Thanks for the feedback. I came across this on Amazon and it piqued my interest. 2.5 hours per brood box is unsustainable if one's operation reaches any scale at all.


----------



## Live Oak

While at the Tennessee Beekeepers Conference in Cookeville this year I decided to try something similar to what you all are discussing in this thread. I purchased 3 of the Mity Mite Killer systems. 

https://www.beehivethermalindustries.com/shop/

I have not gotten around to testing them yet as I have been busy winterizing my apiary. This system runs off of 110 ac power so I purchased a Honda EU 2000 inverter generator. Once I have gotten caught up and got everything together and tested this equipment on several hives, I will post my results and thoughts. If it works, it was definitely worth trying out and if not, Lynn Williams told me he would refund my money. In theory this type of treatement makes sense but in application Murphy is always hard at work buggering up the works.


----------



## psm1212

Rader Sidetrack said:


> Whether this _particular_ device design works as claimed is not something I can say. But there is some substance to the concept of heat-treating varroa ...
> https://projects.sare.org/sare_project/lne96-066/?ar=1996
> http://scientificbeekeeping.com/fighting-varroa-biotechnical-tactics-ii/
> http://www.mitezapper.com/The-Advantage_c_1.html
> https://www.researchgate.net/public..._and_effective_method_for_Varroa_mite_control


I agree. There is substance to the concept, but these products all seem to have lengthy time intervals for treatment. If this concept developed into some type of "flash" heat treatment, it might be more practical for those with more than 10+ hives.

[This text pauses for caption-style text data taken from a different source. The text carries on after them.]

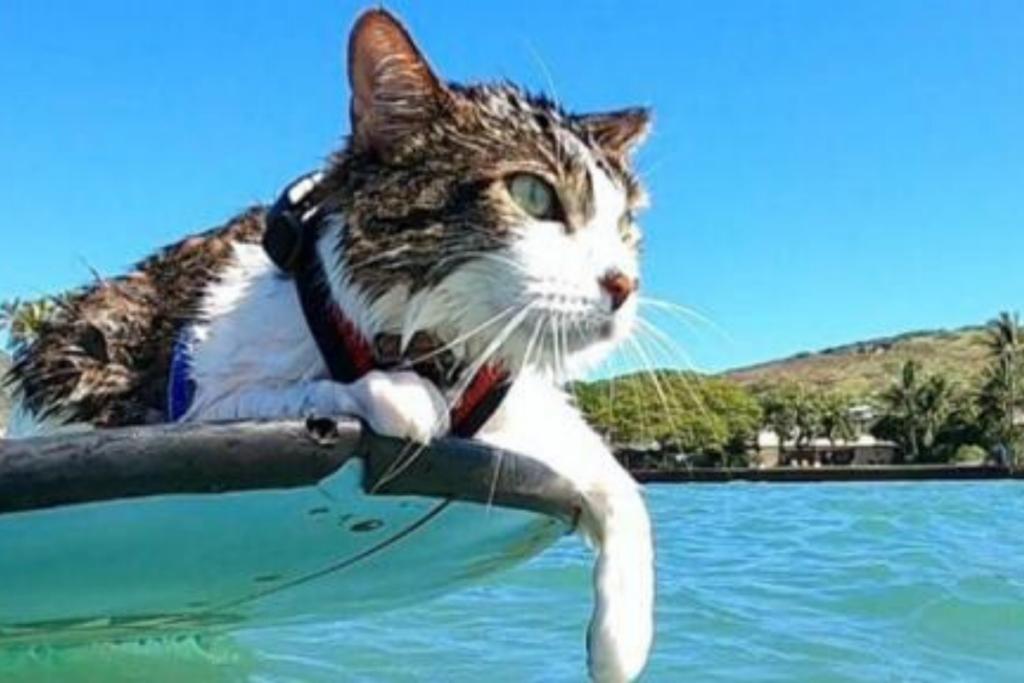 gatto su tavola da surf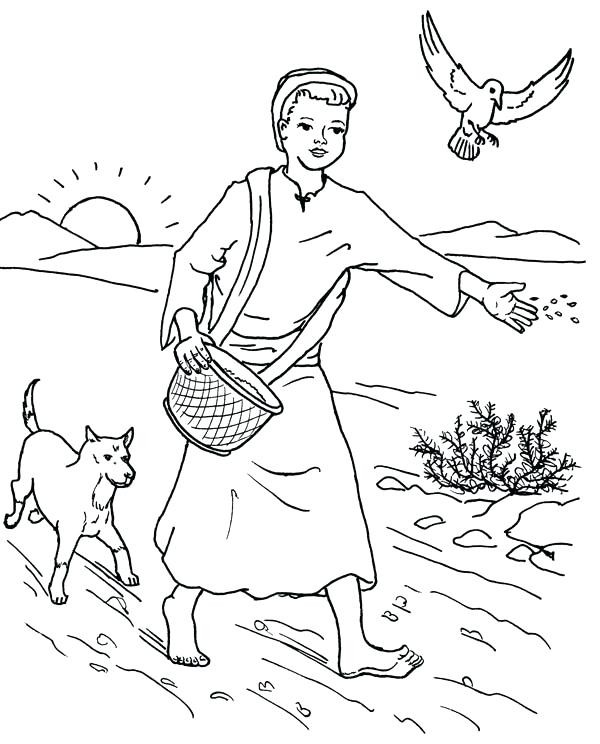 Parable Of The Sower Coloring Page at GetDrawings.com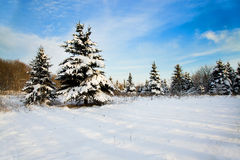 Fir forest Stock Photography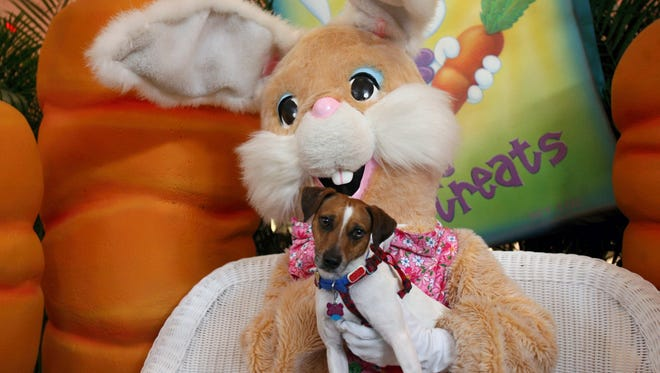 The Easter Bunny will take photos with dogs and cats from 5-7 p.m. Tuesday, March 14 at La Palmera mall, 5488 South Padre Island Drive.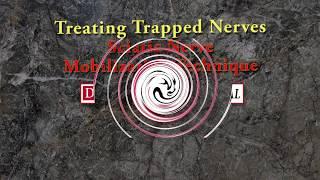 Download Sciatic Nerve Mobilization Technique with Erik Dalton Video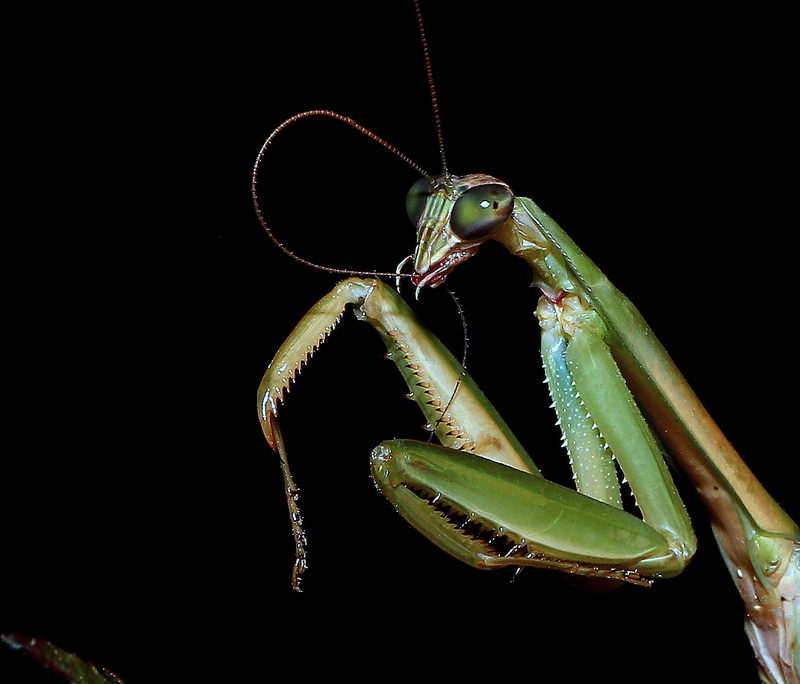 Praying Mantis (cleaning its antenna)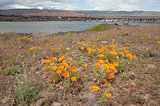 California Poppy Flowers by The Dalles Bridge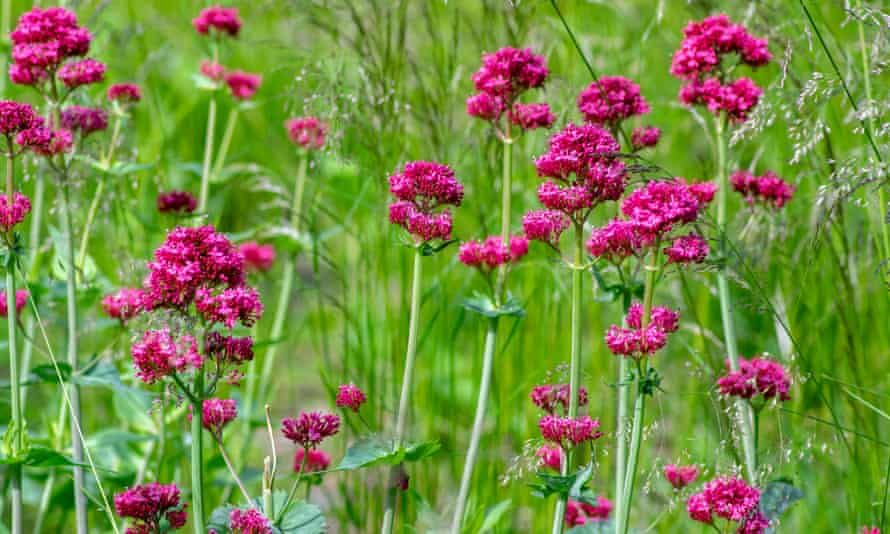 Cut back short-lived species such as centranthus ruber.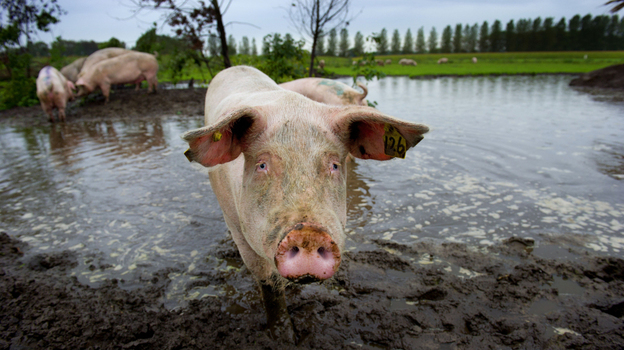 Pigs take a mud bath at the De Jofrahoeve pig farm in Esch, Netherlands. Dutch farmers treat their animals with almost three times the antibiotics that their Danish neighbors use. (AFP/Getty Images)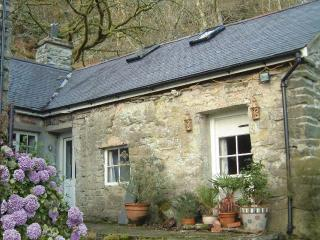 Bwthyn y Gilfach - Romantic Retreat in Snowdonia! - Snowdonia National Park Area vacation rentals
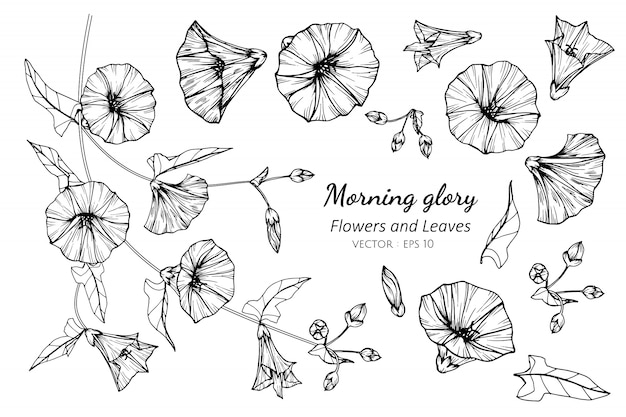 Collection set of morning glory flower and leaves drawing illustration.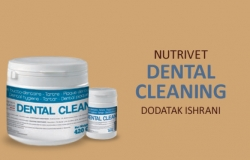 Nutrivet: Dental cleaning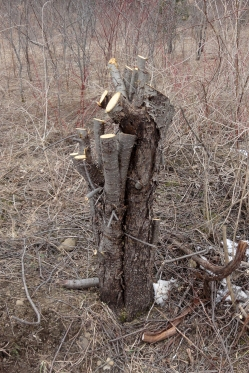Typical buckthorn stump
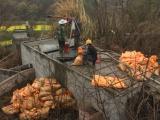 龙泉驿区大面镇专业管道疏通清淤,专业蛙人潜水安装清理堵头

As to varroa surviving in 106+ degree southern climates, the bees will cool their hives in these climates to maintain a hive temperature below the external temperature.


----------



## roddo27846

Live Oak said:


> While at the Tennessee Beekeepers Conference in Cookeville this year I decided to try something similar to what you all are discussing in this thread. I purchased 3 of the Mity Mite Killer systems.
> 
> https://www.beehivethermalindustries.com/shop/
> 
> I have not gotten around to testing them yet as I have been busy winterizing my apiary. This system runs off of 110 ac power so I purchased a Honda EU 2000 inverter generator. Once I have gotten caught up and got everything together and tested this equipment on several hives, I will post my results and thoughts. If it works, it was definitely worth trying out and if not, Lynn Williams told me he would refund my money. In theory this type of treatement makes sense but in application Murphy is always hard at work buggering up the works.


Cool. I will be waiting to hear what you have to say.


----------



## FlowerPlanter

sr4440 said:


> So there should be no mites in Arizona or south Texas? :scratch:


Bees regulate the inside temp, if it's hot they fan nectar to cool the hive and circulate air. In order to increase inside temp the hive needs to be sealed to prevent the bees from doing this. It does not take much to overheat a hive, break comb, kill brood. 2.5 hours I would think they would suffocate with out air. There are lots of varying factors that can effect the hive ability to regulate the temp. 

Seems to me there would be too many things that could go wrong in the field that could cause this to be either ineffective or destructive. 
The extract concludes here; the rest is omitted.